▶ _Blok Teks_:
Selasa, 31 Mei 2011

ALASAN NEGARA DAN MASYARAKAT CINA MAJU PESAT

Budaya China dan masyarakatnya, tak pelak,
merupakan kisah sukses yang paling terkenal. Maju
pesatnya perekonomian China sejak beberapa tahun
lalu menunjukkan bahwa “Sang Naga” memang tengah menggeliat, baru bangun dari tidur
panjangnya.Sebagaimana diketahui, kini banyak
barang produksi China telah merambah Asia, Afrika,
dan Amerika Selatan, bahkan memasuki AS dan
Eropa, negara yang dikenal paling ketat dalam
mengawasi produk-produk luar. Tidak heran, PBB menganggap China sebagai negara yang paling pesat
pertumbuhan ekonominya. Sebenarnya, kesuksesan China sudah berlangsung
sejak lama. Jauh sebelum abad Masehi, masyarakat
purba China sudah mampu menemukan peralatan
penting, seperti kompas, kertas, dan kode biner
komputer. Para pakar Barat memang mengakui
bahwa budaya China tidak tertandingi dalam sejarah umat manusia. Budaya tersebut memiliki banyak
sekali rahasia tentang motivasi dan kesuksesan sejak
zaman dulu hingga zaman sekarang. Mereka percaya budaya China berlangsung sepanjang
masa. Bukti konkretnya adalah manakala peradaban-
peradaban kuno lain seperti Sumeria, Babylonia,
Mesir, Romawi, dan Yunani timbul tenggelam ditelan
waktu, budaya China tetap bertahan terus. Peradaban
China dikatakan “memiliki haluan untuk bersemi kembali setelah mengalami
kemunduran” (Keajaiban Seni Motivasi Bangsa Cina Kuno, 2007). Konon, ketika para kaisar saling mengalahkan satu
sama lain, mereka cenderung merusak budaya dari
pihak yang kalah. Namun hal seperti itu justru tidak
terjadi ketika Mongol dan Manchu mengalahkan China.

▶ _Kumpulan Data_:
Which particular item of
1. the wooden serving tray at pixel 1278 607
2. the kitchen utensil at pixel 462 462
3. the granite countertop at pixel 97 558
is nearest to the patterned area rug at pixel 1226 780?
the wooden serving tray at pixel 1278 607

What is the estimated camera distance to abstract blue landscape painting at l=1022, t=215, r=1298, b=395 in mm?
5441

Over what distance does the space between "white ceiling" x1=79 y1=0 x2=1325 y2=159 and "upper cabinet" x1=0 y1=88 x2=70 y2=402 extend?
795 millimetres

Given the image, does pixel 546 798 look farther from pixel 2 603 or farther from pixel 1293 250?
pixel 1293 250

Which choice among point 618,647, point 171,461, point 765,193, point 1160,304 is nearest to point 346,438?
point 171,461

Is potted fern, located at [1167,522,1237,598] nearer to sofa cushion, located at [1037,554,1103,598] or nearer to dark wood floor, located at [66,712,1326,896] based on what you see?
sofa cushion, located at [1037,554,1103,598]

--

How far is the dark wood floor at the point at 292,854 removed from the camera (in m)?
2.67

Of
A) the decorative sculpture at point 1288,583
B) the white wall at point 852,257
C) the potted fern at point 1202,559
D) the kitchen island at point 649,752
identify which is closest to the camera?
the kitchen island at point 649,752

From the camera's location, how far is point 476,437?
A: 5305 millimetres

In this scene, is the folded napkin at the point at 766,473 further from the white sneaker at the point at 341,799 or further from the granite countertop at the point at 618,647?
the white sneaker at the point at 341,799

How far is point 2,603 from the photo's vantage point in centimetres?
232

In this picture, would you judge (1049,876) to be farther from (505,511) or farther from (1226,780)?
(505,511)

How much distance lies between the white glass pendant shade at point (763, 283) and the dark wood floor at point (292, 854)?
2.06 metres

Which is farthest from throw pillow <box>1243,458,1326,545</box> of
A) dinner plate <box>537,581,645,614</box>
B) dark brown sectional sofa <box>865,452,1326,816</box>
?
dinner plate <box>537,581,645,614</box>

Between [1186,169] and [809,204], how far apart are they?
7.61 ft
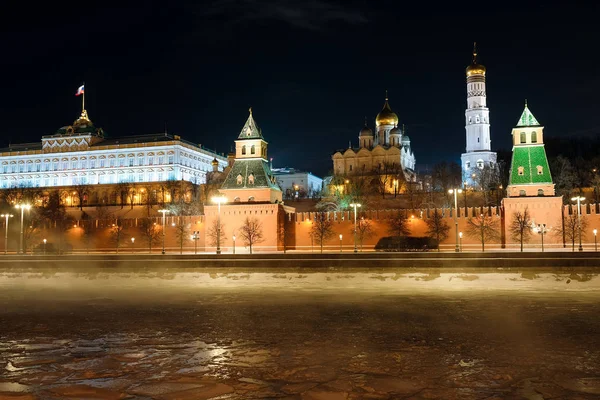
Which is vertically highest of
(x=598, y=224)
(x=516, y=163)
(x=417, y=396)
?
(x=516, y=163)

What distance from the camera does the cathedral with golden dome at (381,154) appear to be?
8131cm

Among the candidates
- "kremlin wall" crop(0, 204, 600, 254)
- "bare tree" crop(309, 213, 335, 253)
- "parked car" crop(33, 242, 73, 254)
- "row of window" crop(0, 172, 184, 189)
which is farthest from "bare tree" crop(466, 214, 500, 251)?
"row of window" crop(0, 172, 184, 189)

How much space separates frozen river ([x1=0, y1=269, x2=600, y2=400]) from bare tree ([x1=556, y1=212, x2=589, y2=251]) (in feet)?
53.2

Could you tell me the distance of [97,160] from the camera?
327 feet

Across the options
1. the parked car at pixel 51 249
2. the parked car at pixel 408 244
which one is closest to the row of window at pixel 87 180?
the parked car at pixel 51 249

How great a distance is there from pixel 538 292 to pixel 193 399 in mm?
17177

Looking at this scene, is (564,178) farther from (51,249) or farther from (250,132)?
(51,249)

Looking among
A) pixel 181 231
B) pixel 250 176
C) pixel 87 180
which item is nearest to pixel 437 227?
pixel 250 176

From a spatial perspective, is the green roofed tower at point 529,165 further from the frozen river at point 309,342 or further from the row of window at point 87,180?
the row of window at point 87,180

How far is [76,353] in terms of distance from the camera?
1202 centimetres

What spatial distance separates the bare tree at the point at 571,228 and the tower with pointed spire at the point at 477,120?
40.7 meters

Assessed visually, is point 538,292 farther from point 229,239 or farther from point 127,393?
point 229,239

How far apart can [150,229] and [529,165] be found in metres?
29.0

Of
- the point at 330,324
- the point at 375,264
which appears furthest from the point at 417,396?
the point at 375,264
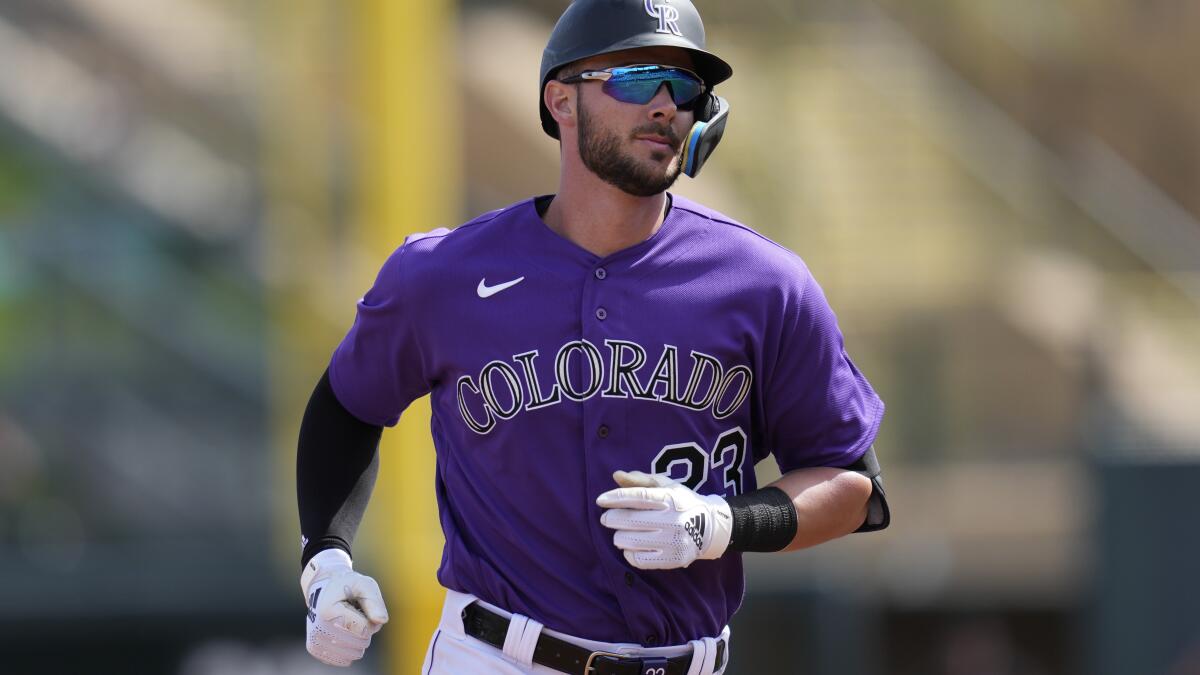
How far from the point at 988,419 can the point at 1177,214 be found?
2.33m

▶ _Tugas_:
1/ Menurut teks tentang kemajuan China, alat penting apa saja yang sudah ditemukan masyarakat purba China jauh sebelum abad Masehi?
2/ Tampilkan setiap baris catatan yang memuat kata "plate".
Catatan-catatan ini sama sekali tidak berkaitan dengan teks.

▶ _Jawaban per Tugas_:
1/ Kompas, kertas, dan kode biner komputer.

2/
A) dinner plate <box>537,581,645,614</box>
dinner plate <box>537,581,645,614</box>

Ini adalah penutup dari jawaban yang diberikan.